> **Passage given**

Yu won the Academy Award for Best Documentary Short Subject in 1997 for Breathing Lessons: The Life and Work of Mark O'Brien (1996). Yu's film Last Call at the Oasis (2012) is based upon Alex Prud'homme's Ripple Effect. Her more recent films have been: Misconception (2014), ForEveryone.Net (2016), a documentary film about the inventor of the World Wide Web, Sir Tim Berners-Lee, and a Netflix comedy Maria Bamford: Old Baby (2017). In 2019, Yu was nominated for an Emmy Award for "Outstanding Direction for a Limited Series, Movie, or Dramatic Special" for the Fosse/Verdon episode "Glory".
Yu grew up in Los Altos Hills, California. Her father, Dr. John Kou-ping Yu, an oncologist, was born in Shanghai. Her mother, Connie Young Yu, writer and historian, is a third-generation Californian.[citation needed]
Yu graduated from Gunn High School in Palo Alto.[when?] She was a reporter for the school newspaper, The Oracle.
She went on to attend Yale University, where she was a two-time NCAA All-American and three-time All-Ivy in fencing. As a world-class foilist, she was a member of the Junior World Team and the United States national team at the World Championships and World University Games.[citation needed] Yu graduated from Yale University in 1987 summa cum laude, Phi Beta Kappa, with a bachelor's degree in English.

> **Collected data**
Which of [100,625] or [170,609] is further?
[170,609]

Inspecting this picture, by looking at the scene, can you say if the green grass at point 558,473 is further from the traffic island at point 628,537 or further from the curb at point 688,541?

> **Exercise aim**
Continue the biography of Yu from the point where it ends. The material has no connection to the biography of Yu.

> **Reply**
After graduation, Yu thought of pursuing law school like her peers. However, her father discouraged her from doing so. She discovered film production while searching for a job that allowed flexible hours to allow her to compete in fencing. She started as a production assistant in 1989 on a few commercials, where she got to arrange frozen noodles on forks and re-park cars. When she started working in documentary, she became further intrigued by the process. Yu refused to attend film school and gained her film education on the job. She focuses on making documentaries but says that one day she'd love to make a fully animated comedy feature. The opportunity to make film is a random occurrence for Yu. Her documentary films present worldwide issues that people face every day and allow the subjects to speak for themselves as much as possible. She is adamant that story should come before politics. Her films intend to inform the general public to incite people to become active in everyday issues such as water conservation and regulation. When not making documentaries and feature films, Yu spends time directing television shows.
Yu began her career in 1993 with her short Sour Death Balls, a silent black-and-white montage of assorted subjects' reactions to blindingly bitter candy, which was shot on an old school Bell & Howell wind-up camera. She got her inspirations from daily interactions in her life, i.e. when a child offered local people sour candy. Yu sent the short film to film festivals, and it became her first feature at the Telluride Film Festival in 1993. Yu made her first documentary, Men of Reenaction (1994), which explores the extremes of people searching for authenticity through Civil War reenacting.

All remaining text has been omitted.